Yes, Gold Stackers buys back unallocated at spot - several dealers advertise lower prices over spot, but it is the spread that ultimately matters. Our spreads for unallocated reflect our business model in that it is being fully backed by retail physical products that have a wholesale cost to bring into stock - it would be a cashflow negative product to sell if we had to subsidise the premiums on the stock backing unallocated for the duration that they were being held. So it would be possible to create an unallocated product that is sold "at spot" and redeemed below spot, but then someone has to cough up the capital for the premiums on the physical metal that's required to back the product - if we sold an unallocated ounce of silver for $20, but it costs us $23 to bring an ounce of physical silver into stock to back it... there's a shortfall. So we have a premium over spot of $2/oz on silver, $2/g on gold & platinum, and $30/kg on silver, and $30/oz on gold and platinum.
I like to think that Gold Stackers really popularised easy access for unallocated accounts for retail customers in Australia in recent years - when we started offering it few other dealers did. Some even had "unallocated is evil!" type warnings on their websites, but then mysteriously took these warnings down and replaced them with their own unallocated offerings

I probably need to look around again and see who's undercut our spreads, but we have a solid product and many many satisfied customers that just know it works, it's liquid, and it's easy. If you redeem for physical (as our product was really originally intended to be used), then the spreads are moot, as they become a full credit towards your physical redemption in future. We don't use CFDs etc to back the offering which would allow us to offer tighter spreads, it's all backed by physical metal, and in retail sizes too - not piles of illiquid 1000oz bars.

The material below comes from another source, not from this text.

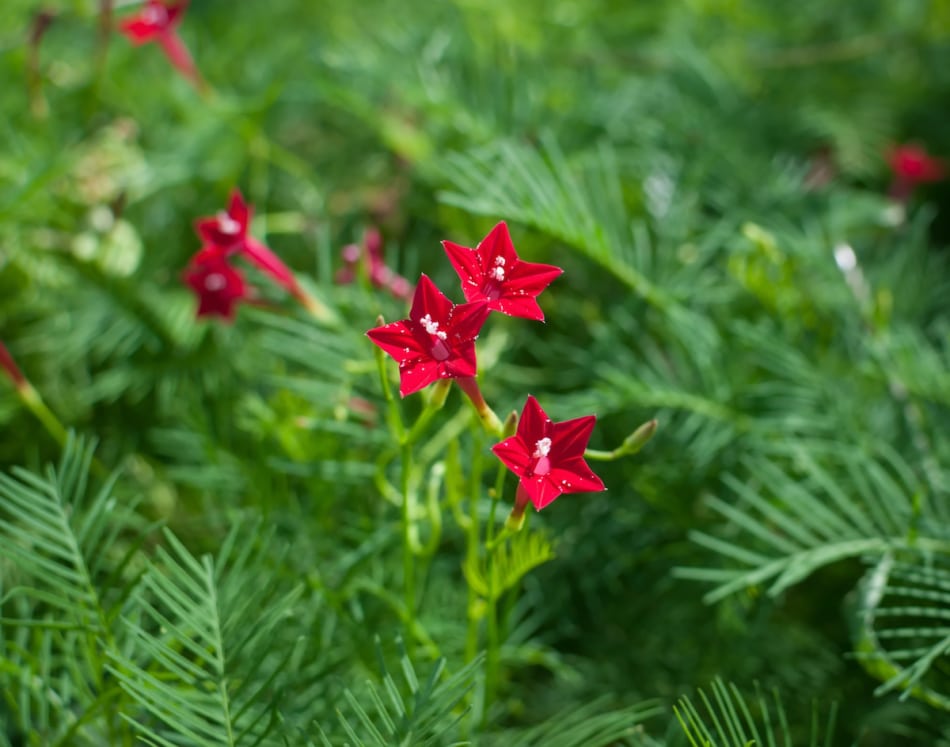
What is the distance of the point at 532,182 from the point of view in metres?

Swapping between unallocated products following a GSR strategy has been popular for a number of our clients. Another way I have seen it used is for personal hedging when turning items in the stack over - a few people will sell items on Silver Stackers or eBay as personal sales, then "back to back" the sale with unallocated at Gold Stackers to retain their overall position in metal - say you wanted to "cash out" some premium, but not reduce your stack - each time you sell a high premium item at a profit, you book the same amount of metal in unallocated (or more if you wanted to reinvest the premium profits as additional metal). Later on you either redeem the unallocated for new products or cash as needed, or hold it as unallocated longer term.